[Scene-based reasoning records]
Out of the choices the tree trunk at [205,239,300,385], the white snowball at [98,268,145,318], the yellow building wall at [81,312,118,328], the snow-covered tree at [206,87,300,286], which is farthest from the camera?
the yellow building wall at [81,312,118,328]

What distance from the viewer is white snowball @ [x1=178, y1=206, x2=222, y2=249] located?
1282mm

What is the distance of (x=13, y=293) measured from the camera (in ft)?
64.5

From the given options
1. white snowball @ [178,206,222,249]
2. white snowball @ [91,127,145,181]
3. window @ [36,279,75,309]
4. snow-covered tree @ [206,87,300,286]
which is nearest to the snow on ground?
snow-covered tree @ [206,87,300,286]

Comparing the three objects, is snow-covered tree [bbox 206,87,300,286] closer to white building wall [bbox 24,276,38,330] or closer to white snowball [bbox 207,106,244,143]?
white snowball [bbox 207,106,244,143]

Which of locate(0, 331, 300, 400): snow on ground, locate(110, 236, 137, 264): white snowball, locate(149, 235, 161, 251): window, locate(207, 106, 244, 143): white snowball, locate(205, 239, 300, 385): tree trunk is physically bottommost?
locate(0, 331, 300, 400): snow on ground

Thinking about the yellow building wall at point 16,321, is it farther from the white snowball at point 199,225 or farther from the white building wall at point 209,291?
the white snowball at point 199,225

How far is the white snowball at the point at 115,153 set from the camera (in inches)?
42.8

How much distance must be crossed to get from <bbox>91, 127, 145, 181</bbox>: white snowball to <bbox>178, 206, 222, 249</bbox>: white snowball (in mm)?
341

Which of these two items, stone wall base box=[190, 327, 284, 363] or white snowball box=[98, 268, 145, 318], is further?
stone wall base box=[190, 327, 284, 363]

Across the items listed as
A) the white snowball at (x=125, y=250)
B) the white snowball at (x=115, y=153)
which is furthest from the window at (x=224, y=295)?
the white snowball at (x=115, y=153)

* [PROBLEM TO WORK ON]: Repeat only the stretch of lines that begins at the line containing "Comparing the three" and ends at the last line above, both included.

* [OUTPUT OF THE EXERCISE]:
Comparing the three objects, is snow-covered tree [bbox 206,87,300,286] closer to white building wall [bbox 24,276,38,330] or closer to white snowball [bbox 207,106,244,143]?
white snowball [bbox 207,106,244,143]

Which of locate(0, 331, 300, 400): snow on ground, locate(110, 236, 137, 264): white snowball, locate(149, 235, 161, 251): window, locate(207, 106, 244, 143): white snowball, locate(205, 239, 300, 385): tree trunk is physically bottommost?
locate(0, 331, 300, 400): snow on ground

Thinking about the yellow building wall at point 16,321, is it farther from the white snowball at point 199,225 or farther from the white building wall at point 209,291?
the white snowball at point 199,225

How far is the white snowball at the point at 115,153 set from the camera (in inches)?
42.8

How much distance must be crossed to get from <bbox>91, 127, 145, 181</bbox>: white snowball to <bbox>178, 206, 222, 249</bbox>: white snowball (in mm)?
341

Which of these two items, stone wall base box=[190, 327, 284, 363] or white snowball box=[98, 268, 145, 318], is further?
stone wall base box=[190, 327, 284, 363]

Across the items listed as
A) the white snowball at (x=125, y=250)
B) the white snowball at (x=115, y=153)
which is furthest from the window at (x=224, y=295)?
the white snowball at (x=115, y=153)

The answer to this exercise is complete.